En un discurso reciente, la primera dama de Estados Unidos, Melania Trump, señaló que “los robots están aquí” y advirtió que la IA debe tratarse como un hijo, con acompañamiento y guía responsable. Más allá de la metáfora, sus palabras ponen en evidencia la tensión entre fascinación y riesgo que rodea a la inteligencia artificial: un recurso con potencial transformador, pero también con la capacidad de debilitar el tejido social si se aplica de manera acrítica.
La sociología de la educación muestra que la escuela no es únicamente un espacio de transmisión de contenidos, sino una institución que moldea ciudadanía, reproduce o corrige desigualdades y construye comunidad. La incorporación de la IA, si no se hace con criterios de equidad, puede convertir la promesa de modernización en un instrumento de segmentación social. En sociedades con altos índices de pobreza, la falta de acceso a dispositivos, conectividad y formación docente corre el riesgo de crear una “doble ciudadanía educativa”: una de élite, integrada a las lógicas tecnológicas globales, y otra periférica, relegada a la marginalidad del rezago.
Este escenario se agrava por el componente geopolítico. Las potencias líderes en inteligencia artificial no solo concentran el desarrollo tecnológico, también imponen marcos de valores, visiones de futuro y modelos de consumo. Para América Latina, esto significa que el acceso a la IA puede implicar también la importación de escalas axiológicas y paradigmas ideológicos que no necesariamente responden a las realidades locales. La dependencia tecnológica podría traducirse en dependencia cultural, con un impacto directo en la formación de las nuevas generaciones.
El desafío para los Estados latinoamericanos es doble: por un lado, regular y orientar el uso de la IA con criterios de justicia social; por otro, asegurar la inversión pública necesaria para que los beneficios lleguen a todos los sectores. México enfrenta la necesidad de cerrar la brecha entre zonas urbanas conectadas y comunidades rurales aún desconectadas. Colombia, con su diversidad territorial y cultural, debe articular la IA en proyectos pedagógicos que promuevan inclusión y paz. Brasil requiere una estrategia de formación docente de gran escala para que la tecnología no quede en manos de pocos. Y Centroamérica, con elevados índices de pobreza, solo podrá avanzar con políticas de cooperación regional e internacional que garanticen acceso equitativo.

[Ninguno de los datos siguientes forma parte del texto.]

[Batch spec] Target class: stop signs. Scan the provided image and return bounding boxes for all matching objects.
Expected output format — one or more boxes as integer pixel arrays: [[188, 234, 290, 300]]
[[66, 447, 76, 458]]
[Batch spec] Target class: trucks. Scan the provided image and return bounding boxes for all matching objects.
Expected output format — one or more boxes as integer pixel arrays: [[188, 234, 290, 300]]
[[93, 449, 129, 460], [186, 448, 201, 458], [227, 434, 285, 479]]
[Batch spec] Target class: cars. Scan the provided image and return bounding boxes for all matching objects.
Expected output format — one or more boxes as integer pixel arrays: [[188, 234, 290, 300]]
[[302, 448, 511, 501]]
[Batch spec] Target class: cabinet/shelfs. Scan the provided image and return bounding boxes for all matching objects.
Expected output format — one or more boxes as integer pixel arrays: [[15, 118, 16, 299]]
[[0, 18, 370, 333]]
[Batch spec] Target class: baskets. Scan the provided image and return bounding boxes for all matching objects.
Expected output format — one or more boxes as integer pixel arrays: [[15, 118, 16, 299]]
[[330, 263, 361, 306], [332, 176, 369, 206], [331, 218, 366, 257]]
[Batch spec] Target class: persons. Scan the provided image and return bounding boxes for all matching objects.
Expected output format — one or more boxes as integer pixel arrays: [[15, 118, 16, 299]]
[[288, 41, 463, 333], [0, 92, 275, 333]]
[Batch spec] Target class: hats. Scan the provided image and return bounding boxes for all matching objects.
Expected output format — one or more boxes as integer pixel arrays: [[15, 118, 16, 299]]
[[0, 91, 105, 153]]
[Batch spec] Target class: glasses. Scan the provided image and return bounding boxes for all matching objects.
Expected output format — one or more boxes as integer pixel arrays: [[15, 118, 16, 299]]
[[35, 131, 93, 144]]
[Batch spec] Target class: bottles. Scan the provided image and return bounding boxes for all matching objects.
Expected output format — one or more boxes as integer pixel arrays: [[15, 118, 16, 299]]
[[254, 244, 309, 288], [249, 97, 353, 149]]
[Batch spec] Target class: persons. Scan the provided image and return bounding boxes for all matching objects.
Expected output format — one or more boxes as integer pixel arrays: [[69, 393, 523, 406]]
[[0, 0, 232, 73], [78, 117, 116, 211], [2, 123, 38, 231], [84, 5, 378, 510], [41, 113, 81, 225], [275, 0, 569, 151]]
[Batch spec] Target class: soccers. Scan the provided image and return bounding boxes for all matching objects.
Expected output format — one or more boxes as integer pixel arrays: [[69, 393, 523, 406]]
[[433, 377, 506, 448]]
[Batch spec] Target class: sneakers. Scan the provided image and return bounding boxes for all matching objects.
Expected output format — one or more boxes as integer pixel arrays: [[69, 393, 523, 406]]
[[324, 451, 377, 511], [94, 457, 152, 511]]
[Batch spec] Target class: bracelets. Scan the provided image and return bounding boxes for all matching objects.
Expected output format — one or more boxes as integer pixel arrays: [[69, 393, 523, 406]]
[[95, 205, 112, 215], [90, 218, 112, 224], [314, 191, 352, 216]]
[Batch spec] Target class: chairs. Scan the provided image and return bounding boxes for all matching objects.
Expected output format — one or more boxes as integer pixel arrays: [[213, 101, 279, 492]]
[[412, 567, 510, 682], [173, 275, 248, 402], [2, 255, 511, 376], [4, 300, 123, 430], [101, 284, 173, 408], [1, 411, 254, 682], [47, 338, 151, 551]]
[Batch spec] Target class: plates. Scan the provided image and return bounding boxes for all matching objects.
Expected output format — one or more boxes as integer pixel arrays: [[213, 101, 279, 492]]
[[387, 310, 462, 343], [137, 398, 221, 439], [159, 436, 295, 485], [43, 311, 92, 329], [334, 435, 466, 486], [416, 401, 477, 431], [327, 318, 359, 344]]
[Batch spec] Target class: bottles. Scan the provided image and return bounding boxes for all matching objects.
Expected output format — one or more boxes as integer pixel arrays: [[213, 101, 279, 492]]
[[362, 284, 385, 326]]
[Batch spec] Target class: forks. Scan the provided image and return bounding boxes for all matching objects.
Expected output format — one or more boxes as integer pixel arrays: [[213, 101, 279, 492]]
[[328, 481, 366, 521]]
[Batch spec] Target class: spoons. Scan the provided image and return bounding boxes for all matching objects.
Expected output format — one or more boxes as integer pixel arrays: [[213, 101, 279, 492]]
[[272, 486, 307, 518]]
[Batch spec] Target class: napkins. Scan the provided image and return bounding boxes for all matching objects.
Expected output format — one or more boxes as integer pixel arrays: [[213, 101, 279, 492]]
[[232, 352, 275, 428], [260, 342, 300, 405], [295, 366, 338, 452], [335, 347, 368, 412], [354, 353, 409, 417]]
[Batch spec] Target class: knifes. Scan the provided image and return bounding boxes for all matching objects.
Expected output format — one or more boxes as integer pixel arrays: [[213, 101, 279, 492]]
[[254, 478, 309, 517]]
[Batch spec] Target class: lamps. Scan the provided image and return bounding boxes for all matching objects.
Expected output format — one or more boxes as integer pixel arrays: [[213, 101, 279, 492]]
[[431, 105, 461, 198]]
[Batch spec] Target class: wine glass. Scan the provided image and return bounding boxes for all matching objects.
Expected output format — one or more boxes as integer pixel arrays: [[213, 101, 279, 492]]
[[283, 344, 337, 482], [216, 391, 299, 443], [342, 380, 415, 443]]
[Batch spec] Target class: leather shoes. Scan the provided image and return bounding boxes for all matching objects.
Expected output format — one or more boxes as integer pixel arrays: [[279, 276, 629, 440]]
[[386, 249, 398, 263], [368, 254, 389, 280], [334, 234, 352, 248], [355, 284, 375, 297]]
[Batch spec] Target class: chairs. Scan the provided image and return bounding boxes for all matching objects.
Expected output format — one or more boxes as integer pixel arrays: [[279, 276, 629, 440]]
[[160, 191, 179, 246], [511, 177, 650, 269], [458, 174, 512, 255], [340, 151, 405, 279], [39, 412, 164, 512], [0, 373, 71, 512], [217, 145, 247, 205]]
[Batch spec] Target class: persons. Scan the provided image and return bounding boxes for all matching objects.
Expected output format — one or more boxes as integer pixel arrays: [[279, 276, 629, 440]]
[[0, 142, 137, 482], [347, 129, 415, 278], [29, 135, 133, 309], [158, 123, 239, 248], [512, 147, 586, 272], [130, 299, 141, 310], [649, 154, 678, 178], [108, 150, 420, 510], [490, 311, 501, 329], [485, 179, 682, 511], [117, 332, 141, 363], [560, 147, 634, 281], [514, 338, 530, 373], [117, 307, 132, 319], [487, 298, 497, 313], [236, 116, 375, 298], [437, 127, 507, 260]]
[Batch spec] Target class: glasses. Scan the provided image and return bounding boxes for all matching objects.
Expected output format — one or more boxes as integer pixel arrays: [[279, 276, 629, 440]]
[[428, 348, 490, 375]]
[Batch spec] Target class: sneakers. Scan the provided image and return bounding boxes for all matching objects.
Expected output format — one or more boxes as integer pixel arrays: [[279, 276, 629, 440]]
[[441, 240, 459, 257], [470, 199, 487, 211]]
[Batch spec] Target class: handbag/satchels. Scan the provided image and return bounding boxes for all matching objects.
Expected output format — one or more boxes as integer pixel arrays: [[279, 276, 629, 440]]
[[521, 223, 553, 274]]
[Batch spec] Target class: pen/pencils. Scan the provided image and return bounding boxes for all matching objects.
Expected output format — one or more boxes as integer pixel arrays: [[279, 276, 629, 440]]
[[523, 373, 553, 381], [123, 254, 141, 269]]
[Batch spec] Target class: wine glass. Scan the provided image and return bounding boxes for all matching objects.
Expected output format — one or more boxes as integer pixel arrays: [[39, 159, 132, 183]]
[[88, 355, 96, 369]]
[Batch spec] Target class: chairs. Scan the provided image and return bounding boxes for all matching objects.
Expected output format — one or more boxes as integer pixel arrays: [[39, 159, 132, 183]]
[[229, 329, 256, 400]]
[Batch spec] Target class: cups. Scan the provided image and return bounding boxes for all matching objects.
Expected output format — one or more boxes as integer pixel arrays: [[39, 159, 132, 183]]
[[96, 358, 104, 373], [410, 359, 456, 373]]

En este sentido, la IA no puede concebirse solo como un recurso pedagógico, sino como un factor estructural de desarrollo. Si se gestiona con visión de equidad, puede convertirse en una palanca de cohesión regional y en un motor de movilidad social. Pero si se abandona a las lógicas del mercado y la improvisación, corre el riesgo de ampliar las brechas existentes y debilitar aún más la cohesión comunitaria.
La inteligencia artificial es, en última instancia, un espejo de nuestras prioridades colectivas. La pregunta que enfrenta América Latina es si la incorporará como una herramienta para democratizar el conocimiento y fortalecer su desarrollo regional, o si permitirá que se convierta en un nuevo mecanismo de exclusión. Lo que está en juego no es solo la modernización de la educación, sino el proyecto de sociedad que se quiere construir en las próximas décadas.